- _Task details_: Render the data from the line containing "What is the depth" through the final line as a Markdown table with the columns Row and Text, numbering each line and leaving out blank lines.

- _Data for this exercise_:
● ● ● ● ●
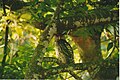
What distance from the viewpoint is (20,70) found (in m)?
1.54

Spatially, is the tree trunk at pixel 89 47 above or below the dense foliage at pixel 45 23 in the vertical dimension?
below

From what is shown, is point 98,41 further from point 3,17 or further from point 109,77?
point 3,17

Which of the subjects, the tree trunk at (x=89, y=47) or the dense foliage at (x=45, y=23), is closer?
the dense foliage at (x=45, y=23)

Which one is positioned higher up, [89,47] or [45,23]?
[45,23]

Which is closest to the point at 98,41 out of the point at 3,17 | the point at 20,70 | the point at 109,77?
the point at 109,77

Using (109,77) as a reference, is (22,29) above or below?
above

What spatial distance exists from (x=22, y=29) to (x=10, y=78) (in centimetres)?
24

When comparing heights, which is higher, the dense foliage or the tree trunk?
the dense foliage

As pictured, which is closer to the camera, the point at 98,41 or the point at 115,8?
the point at 115,8

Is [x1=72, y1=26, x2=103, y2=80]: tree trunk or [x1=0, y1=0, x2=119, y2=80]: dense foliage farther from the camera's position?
[x1=72, y1=26, x2=103, y2=80]: tree trunk

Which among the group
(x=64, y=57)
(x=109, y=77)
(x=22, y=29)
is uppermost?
(x=22, y=29)

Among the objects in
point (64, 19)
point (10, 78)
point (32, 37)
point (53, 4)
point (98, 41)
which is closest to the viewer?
point (64, 19)

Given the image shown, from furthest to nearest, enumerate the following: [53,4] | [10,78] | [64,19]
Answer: [10,78] → [53,4] → [64,19]

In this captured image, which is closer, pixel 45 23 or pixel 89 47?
pixel 45 23
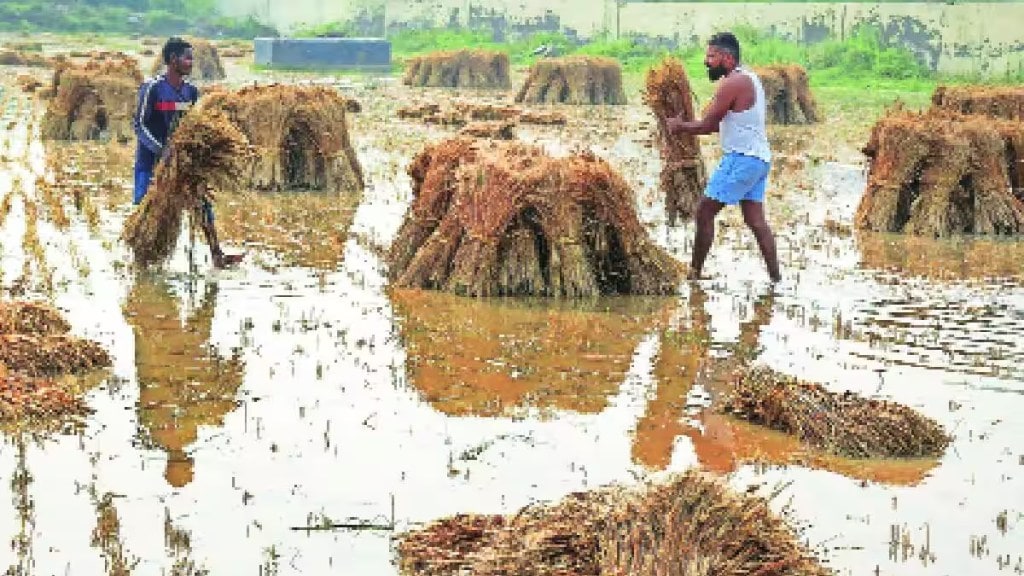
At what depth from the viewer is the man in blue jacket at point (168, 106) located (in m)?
11.6

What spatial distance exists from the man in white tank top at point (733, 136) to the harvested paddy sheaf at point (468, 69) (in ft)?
103

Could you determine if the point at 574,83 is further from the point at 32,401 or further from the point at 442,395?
the point at 32,401

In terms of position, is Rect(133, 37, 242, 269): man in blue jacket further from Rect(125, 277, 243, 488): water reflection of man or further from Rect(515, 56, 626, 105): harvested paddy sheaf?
Rect(515, 56, 626, 105): harvested paddy sheaf

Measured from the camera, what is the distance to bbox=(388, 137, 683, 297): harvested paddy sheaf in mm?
11062

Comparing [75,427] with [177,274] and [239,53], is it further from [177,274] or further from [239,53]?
[239,53]

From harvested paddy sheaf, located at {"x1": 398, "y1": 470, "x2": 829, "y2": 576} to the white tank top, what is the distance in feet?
21.4

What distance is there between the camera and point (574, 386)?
8.77 metres

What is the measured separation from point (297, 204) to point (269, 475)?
941cm

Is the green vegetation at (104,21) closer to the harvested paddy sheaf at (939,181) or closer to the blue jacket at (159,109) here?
the harvested paddy sheaf at (939,181)

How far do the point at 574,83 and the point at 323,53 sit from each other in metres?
17.1

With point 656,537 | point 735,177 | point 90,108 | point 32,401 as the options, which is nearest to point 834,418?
point 656,537

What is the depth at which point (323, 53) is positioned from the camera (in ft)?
168

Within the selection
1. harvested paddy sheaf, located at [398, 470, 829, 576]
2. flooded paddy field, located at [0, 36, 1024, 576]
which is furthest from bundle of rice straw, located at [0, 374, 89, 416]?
harvested paddy sheaf, located at [398, 470, 829, 576]

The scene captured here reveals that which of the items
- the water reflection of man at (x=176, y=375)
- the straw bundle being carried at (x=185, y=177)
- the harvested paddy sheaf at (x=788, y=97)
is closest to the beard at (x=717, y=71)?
the straw bundle being carried at (x=185, y=177)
● ● ● ● ●
- _Result for this exercise_:
| Row | Text |
|---|---|
| 1 | What is the depth at which point (323, 53) is positioned from the camera (in ft)? |
| 2 | 168 |
| 3 | Within the selection |
| 4 | 1. harvested paddy sheaf, located at [398, 470, 829, 576] |
| 5 | 2. flooded paddy field, located at [0, 36, 1024, 576] |
| 6 | which is furthest from bundle of rice straw, located at [0, 374, 89, 416]? |
| 7 | harvested paddy sheaf, located at [398, 470, 829, 576] |
| 8 | The scene captured here reveals that which of the items |
| 9 | - the water reflection of man at (x=176, y=375) |
| 10 | - the straw bundle being carried at (x=185, y=177) |
| 11 | - the harvested paddy sheaf at (x=788, y=97) |
| 12 | is closest to the beard at (x=717, y=71)? |
| 13 | the straw bundle being carried at (x=185, y=177) |